IRL stores have access to the actual card (with your name) and having this artifact present makes it much less likely that you are a fraudulent fraudster committing fraud, so the processors are willing to take it.

> How can restaurants swipe my card now and charge me later?

the good news is if the store ever defrauds you, everyone knows where to find the store! Unlike fraudsters making purchases.

And banks are still perfectly willing to issue personal checks, a form of payment that requires you to hand someone a piece of paper with your full name, address, bank account and routing info, your signature, and a brief handwriting sample.

> The account number should be just an ID, not authentication mechanism.

Ergo my "welcome to the american banking system".

He used the CEO’s voice to access AN account, I don’t think it was the CEO’s specifically. But just an account, verified by the CEO’s voice, to his.

I doubt the bank’s authentication system is built to allow the CEO’s voice to authenticate a transfer out of any account…

I doubt it as well. Back in the day, I worked for an elected official who insisted on being a Domain Admin in our Active Directory tree. My co-worker and I used to joke, "think he wants to be a Schema Admin too?"

When you do pen testing you're given a limited list of valid targets.

I imagine that the mission parameters were that he take a check and remove money from the account.

It would also make sense that this is the CEO's account, or one he also controls, because he's in on the test and can give informed consent. Also, probably the CEO doesn't have any special access so breaking into his identity wouldn't impact the bank the way breaking into the IT manager's account might.

If this was a fake account (one with no real user) then they wouldn't have discovered this flaw because Mitnick couldn't have called the user. Having a real person be exploitable is essential to proper discovery of the full scope of the problems.

This is probably closer to the truth. That it was a test all along.

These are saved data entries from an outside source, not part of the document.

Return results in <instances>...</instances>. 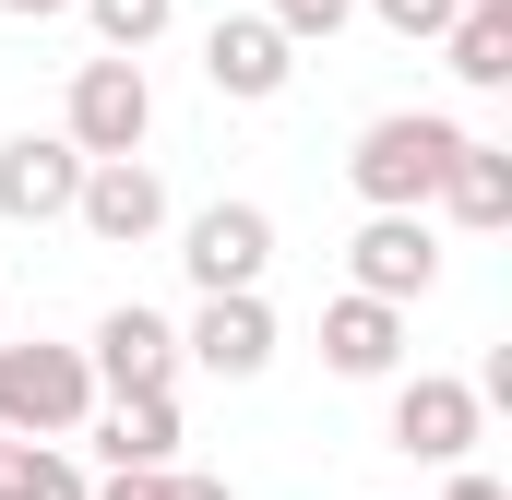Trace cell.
Wrapping results in <instances>:
<instances>
[{
    "instance_id": "1",
    "label": "cell",
    "mask_w": 512,
    "mask_h": 500,
    "mask_svg": "<svg viewBox=\"0 0 512 500\" xmlns=\"http://www.w3.org/2000/svg\"><path fill=\"white\" fill-rule=\"evenodd\" d=\"M453 155H465V120H441V108H382V120L346 143V179H358L370 215H429V191H441Z\"/></svg>"
},
{
    "instance_id": "2",
    "label": "cell",
    "mask_w": 512,
    "mask_h": 500,
    "mask_svg": "<svg viewBox=\"0 0 512 500\" xmlns=\"http://www.w3.org/2000/svg\"><path fill=\"white\" fill-rule=\"evenodd\" d=\"M84 417H96V370H84V346H24V334H0V441H84Z\"/></svg>"
},
{
    "instance_id": "3",
    "label": "cell",
    "mask_w": 512,
    "mask_h": 500,
    "mask_svg": "<svg viewBox=\"0 0 512 500\" xmlns=\"http://www.w3.org/2000/svg\"><path fill=\"white\" fill-rule=\"evenodd\" d=\"M382 441L405 453V465L453 477V465H477L489 405H477V381H465V370H393V417H382Z\"/></svg>"
},
{
    "instance_id": "4",
    "label": "cell",
    "mask_w": 512,
    "mask_h": 500,
    "mask_svg": "<svg viewBox=\"0 0 512 500\" xmlns=\"http://www.w3.org/2000/svg\"><path fill=\"white\" fill-rule=\"evenodd\" d=\"M60 143H72L84 167L143 155V143H155V72H143V60H84L72 96H60Z\"/></svg>"
},
{
    "instance_id": "5",
    "label": "cell",
    "mask_w": 512,
    "mask_h": 500,
    "mask_svg": "<svg viewBox=\"0 0 512 500\" xmlns=\"http://www.w3.org/2000/svg\"><path fill=\"white\" fill-rule=\"evenodd\" d=\"M84 370H96V405H131V393H179V322L167 310H96V334H84Z\"/></svg>"
},
{
    "instance_id": "6",
    "label": "cell",
    "mask_w": 512,
    "mask_h": 500,
    "mask_svg": "<svg viewBox=\"0 0 512 500\" xmlns=\"http://www.w3.org/2000/svg\"><path fill=\"white\" fill-rule=\"evenodd\" d=\"M262 262H274V215L262 203H203L179 227V274L203 298H262Z\"/></svg>"
},
{
    "instance_id": "7",
    "label": "cell",
    "mask_w": 512,
    "mask_h": 500,
    "mask_svg": "<svg viewBox=\"0 0 512 500\" xmlns=\"http://www.w3.org/2000/svg\"><path fill=\"white\" fill-rule=\"evenodd\" d=\"M346 286L382 298V310H417V298L441 286V227H429V215H370V227L346 239Z\"/></svg>"
},
{
    "instance_id": "8",
    "label": "cell",
    "mask_w": 512,
    "mask_h": 500,
    "mask_svg": "<svg viewBox=\"0 0 512 500\" xmlns=\"http://www.w3.org/2000/svg\"><path fill=\"white\" fill-rule=\"evenodd\" d=\"M203 84H215L227 108H274V96L298 84V48H286L262 12H215V24H203Z\"/></svg>"
},
{
    "instance_id": "9",
    "label": "cell",
    "mask_w": 512,
    "mask_h": 500,
    "mask_svg": "<svg viewBox=\"0 0 512 500\" xmlns=\"http://www.w3.org/2000/svg\"><path fill=\"white\" fill-rule=\"evenodd\" d=\"M72 203H84V155L60 131H12L0 143V215L12 227H60Z\"/></svg>"
},
{
    "instance_id": "10",
    "label": "cell",
    "mask_w": 512,
    "mask_h": 500,
    "mask_svg": "<svg viewBox=\"0 0 512 500\" xmlns=\"http://www.w3.org/2000/svg\"><path fill=\"white\" fill-rule=\"evenodd\" d=\"M72 227H84V239H108V250L167 239V179H155L143 155H120V167H84V203H72Z\"/></svg>"
},
{
    "instance_id": "11",
    "label": "cell",
    "mask_w": 512,
    "mask_h": 500,
    "mask_svg": "<svg viewBox=\"0 0 512 500\" xmlns=\"http://www.w3.org/2000/svg\"><path fill=\"white\" fill-rule=\"evenodd\" d=\"M179 370L262 381V370H274V310H262V298H203V310L179 322Z\"/></svg>"
},
{
    "instance_id": "12",
    "label": "cell",
    "mask_w": 512,
    "mask_h": 500,
    "mask_svg": "<svg viewBox=\"0 0 512 500\" xmlns=\"http://www.w3.org/2000/svg\"><path fill=\"white\" fill-rule=\"evenodd\" d=\"M322 370L334 381H393L405 370V310H382V298L346 286V298L322 310Z\"/></svg>"
},
{
    "instance_id": "13",
    "label": "cell",
    "mask_w": 512,
    "mask_h": 500,
    "mask_svg": "<svg viewBox=\"0 0 512 500\" xmlns=\"http://www.w3.org/2000/svg\"><path fill=\"white\" fill-rule=\"evenodd\" d=\"M96 441V477H131V465H179V393H131V405H96L84 417Z\"/></svg>"
},
{
    "instance_id": "14",
    "label": "cell",
    "mask_w": 512,
    "mask_h": 500,
    "mask_svg": "<svg viewBox=\"0 0 512 500\" xmlns=\"http://www.w3.org/2000/svg\"><path fill=\"white\" fill-rule=\"evenodd\" d=\"M429 203H441L453 227H477V239H501V227H512V155L465 131V155L441 167V191H429Z\"/></svg>"
},
{
    "instance_id": "15",
    "label": "cell",
    "mask_w": 512,
    "mask_h": 500,
    "mask_svg": "<svg viewBox=\"0 0 512 500\" xmlns=\"http://www.w3.org/2000/svg\"><path fill=\"white\" fill-rule=\"evenodd\" d=\"M441 60H453V84L501 96V84H512V0H465L453 36H441Z\"/></svg>"
},
{
    "instance_id": "16",
    "label": "cell",
    "mask_w": 512,
    "mask_h": 500,
    "mask_svg": "<svg viewBox=\"0 0 512 500\" xmlns=\"http://www.w3.org/2000/svg\"><path fill=\"white\" fill-rule=\"evenodd\" d=\"M0 500H96V477L60 441H0Z\"/></svg>"
},
{
    "instance_id": "17",
    "label": "cell",
    "mask_w": 512,
    "mask_h": 500,
    "mask_svg": "<svg viewBox=\"0 0 512 500\" xmlns=\"http://www.w3.org/2000/svg\"><path fill=\"white\" fill-rule=\"evenodd\" d=\"M84 24H96V60H143L167 24H179V0H72Z\"/></svg>"
},
{
    "instance_id": "18",
    "label": "cell",
    "mask_w": 512,
    "mask_h": 500,
    "mask_svg": "<svg viewBox=\"0 0 512 500\" xmlns=\"http://www.w3.org/2000/svg\"><path fill=\"white\" fill-rule=\"evenodd\" d=\"M96 500H227V477H191V465H131V477H96Z\"/></svg>"
},
{
    "instance_id": "19",
    "label": "cell",
    "mask_w": 512,
    "mask_h": 500,
    "mask_svg": "<svg viewBox=\"0 0 512 500\" xmlns=\"http://www.w3.org/2000/svg\"><path fill=\"white\" fill-rule=\"evenodd\" d=\"M262 24H274L286 48H322V36H346V24H358V0H262Z\"/></svg>"
},
{
    "instance_id": "20",
    "label": "cell",
    "mask_w": 512,
    "mask_h": 500,
    "mask_svg": "<svg viewBox=\"0 0 512 500\" xmlns=\"http://www.w3.org/2000/svg\"><path fill=\"white\" fill-rule=\"evenodd\" d=\"M358 12H382V36H405V48H417V36H429V48H441V36H453V12H465V0H358Z\"/></svg>"
},
{
    "instance_id": "21",
    "label": "cell",
    "mask_w": 512,
    "mask_h": 500,
    "mask_svg": "<svg viewBox=\"0 0 512 500\" xmlns=\"http://www.w3.org/2000/svg\"><path fill=\"white\" fill-rule=\"evenodd\" d=\"M441 500H512V489L489 477V465H453V477H441Z\"/></svg>"
},
{
    "instance_id": "22",
    "label": "cell",
    "mask_w": 512,
    "mask_h": 500,
    "mask_svg": "<svg viewBox=\"0 0 512 500\" xmlns=\"http://www.w3.org/2000/svg\"><path fill=\"white\" fill-rule=\"evenodd\" d=\"M0 12H12V24H48V12H72V0H0Z\"/></svg>"
},
{
    "instance_id": "23",
    "label": "cell",
    "mask_w": 512,
    "mask_h": 500,
    "mask_svg": "<svg viewBox=\"0 0 512 500\" xmlns=\"http://www.w3.org/2000/svg\"><path fill=\"white\" fill-rule=\"evenodd\" d=\"M0 334H12V298H0Z\"/></svg>"
}]
</instances>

This was a long time ago. It was a small bank. I also heard it through the grape vine and not from him himself. I could definitely be wrong but this is what was told to me by someone who was there.

At Schwab my voice is my password. Is how Schwab authenticates me by voice. That demonstrates to me schwab knows they need a voice passphrase that wouldn't be used in passing or without raising suspicion.

This comment is very hard to parse, but after reading it, I feel a general sense of relief that I'll never use Schwab.

After over 30 years of perfect service. Schwab has done something so egregious that I’m leaving them. They used to be the best bank I ever used.

Finally I’m know that passphrase is tied to my phone number. Its not perfect but it is as good as any other consumer banks system.

I don’t recommend Schwab but my accounts are as secure as any.

At first I thought this was a reference to the movie Sneakers (https://www.youtube.com/watch?v=-zVgWpVXb64), but after searching it seems Wells Fargo also does this, https://www.wellsfargo.com/privacy-security/voice-verificati....

I just thought it was an interesting contrast to the bank executive story. Which demonstrated how the passphrase may have evolved and that moving money is done by voice authentication today.

Using just ones voice is bad. Using a phrase is better. Using a phrase that is unique and describes its function may set-off alarm bells for some.

I never connected the phrase with Sneakers.